John Gaudiosi | Sept. 9, 2014
Doom creator and id Software co-founder John Carmack has discovered a new passion to keep him working long into the night: The man who helped introduce 3D first-person shooters to the world is trailblazing once again, but in the virtual reality space.

Doom creator and id Software co-founder John Carmack has discovered a new passion to keep him working long into the night: The man who helped introduce 3D first-person shooters to the world is trailblazing once again, but in the virtual reality space.

Carmack, now the chief technology officer of Facebook-owned Oculus VR, has emerged from his programming bunker to debut the new Samsung Gear VR headset, which runs Oculus Rift software and plugs into the new Samsung Note 4 phablet. (That's a picture of him wearing the Gear VR above.)

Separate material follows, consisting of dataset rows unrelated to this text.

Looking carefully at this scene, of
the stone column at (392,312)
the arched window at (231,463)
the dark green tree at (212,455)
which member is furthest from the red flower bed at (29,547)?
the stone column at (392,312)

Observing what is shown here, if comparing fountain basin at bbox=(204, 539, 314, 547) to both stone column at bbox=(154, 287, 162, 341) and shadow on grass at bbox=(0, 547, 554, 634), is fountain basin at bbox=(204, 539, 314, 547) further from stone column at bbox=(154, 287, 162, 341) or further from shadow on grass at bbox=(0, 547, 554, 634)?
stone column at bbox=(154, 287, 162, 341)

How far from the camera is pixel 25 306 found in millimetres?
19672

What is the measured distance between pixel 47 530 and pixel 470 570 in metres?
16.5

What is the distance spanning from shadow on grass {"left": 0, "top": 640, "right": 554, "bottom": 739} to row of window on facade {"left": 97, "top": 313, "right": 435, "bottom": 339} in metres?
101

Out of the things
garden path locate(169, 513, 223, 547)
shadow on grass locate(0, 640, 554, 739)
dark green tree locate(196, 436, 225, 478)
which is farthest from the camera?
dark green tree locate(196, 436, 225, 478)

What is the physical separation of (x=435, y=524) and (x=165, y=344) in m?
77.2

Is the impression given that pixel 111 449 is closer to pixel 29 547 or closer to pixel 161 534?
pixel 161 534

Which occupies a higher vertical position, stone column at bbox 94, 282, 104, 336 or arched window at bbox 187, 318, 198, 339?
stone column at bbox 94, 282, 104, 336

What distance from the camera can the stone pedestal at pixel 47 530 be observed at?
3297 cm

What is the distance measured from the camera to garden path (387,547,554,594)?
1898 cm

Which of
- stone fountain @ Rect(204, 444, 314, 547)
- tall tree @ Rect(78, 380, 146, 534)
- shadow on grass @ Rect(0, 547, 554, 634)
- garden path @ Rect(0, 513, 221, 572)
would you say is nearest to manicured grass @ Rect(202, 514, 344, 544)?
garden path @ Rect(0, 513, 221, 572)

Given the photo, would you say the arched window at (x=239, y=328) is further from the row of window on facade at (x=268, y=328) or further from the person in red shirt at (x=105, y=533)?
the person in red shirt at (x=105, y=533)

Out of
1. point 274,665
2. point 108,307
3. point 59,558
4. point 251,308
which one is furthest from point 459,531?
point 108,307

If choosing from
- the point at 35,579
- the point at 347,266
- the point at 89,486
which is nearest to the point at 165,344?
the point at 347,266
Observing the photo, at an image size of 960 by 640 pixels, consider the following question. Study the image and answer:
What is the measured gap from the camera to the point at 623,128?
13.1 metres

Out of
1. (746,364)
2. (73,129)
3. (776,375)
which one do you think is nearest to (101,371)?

In this interview, the normally reclusive Carmack explains why this generation of VR devices is different from the false promises of past virtual reality fads, compares Oculus VR's work to the early days of 3D PC games, and more.

PCWorld: What separates what's going on in virtual reality today from past VR waves that we've seen over the last few decades?

Carmack: There have only been two waves to speak of. In the nineties there was a false dawn of VR, where everybody got the religious excitement of the possibilities, but the technology really wasn't there. And honestly there was a fair amount of "punksterism" in the industry there, where people were capitalizing on the movie portrayals of what virtual reality would be, and pushing things that brought absolutely no resemblance to what people imagined it was going to be like. There was some serious work going on at NASA and a few other research places, but really it was not even close — no matter how much money they put into it.

It went for twenty years that way, with not a whole lot going on. That was one of the real surprises for me, when I came back to it after all this time had passed and I took a look at virtual reality. I was shocked at how little progress there was in that intervening time. And it turned out that all of a sudden virtual reality — just as nobody was looking at it — had become possible. That's really how Oculus started spinning things up and we have our product lines with the PC-focused stuff and the mobile-focused stuff.

How does this work in VR compare to the early days of 3D PC game programming?

There are some people that I've run into that have known me for a long time but I haven't talked with in a while and the comment I get is, "This is just what you were like back when we were doing Doom." [Oculus chief scientist and former Quake programmer] Michael Abrash said the same thing to me — "You're excited like you were back when we were doing those initial games."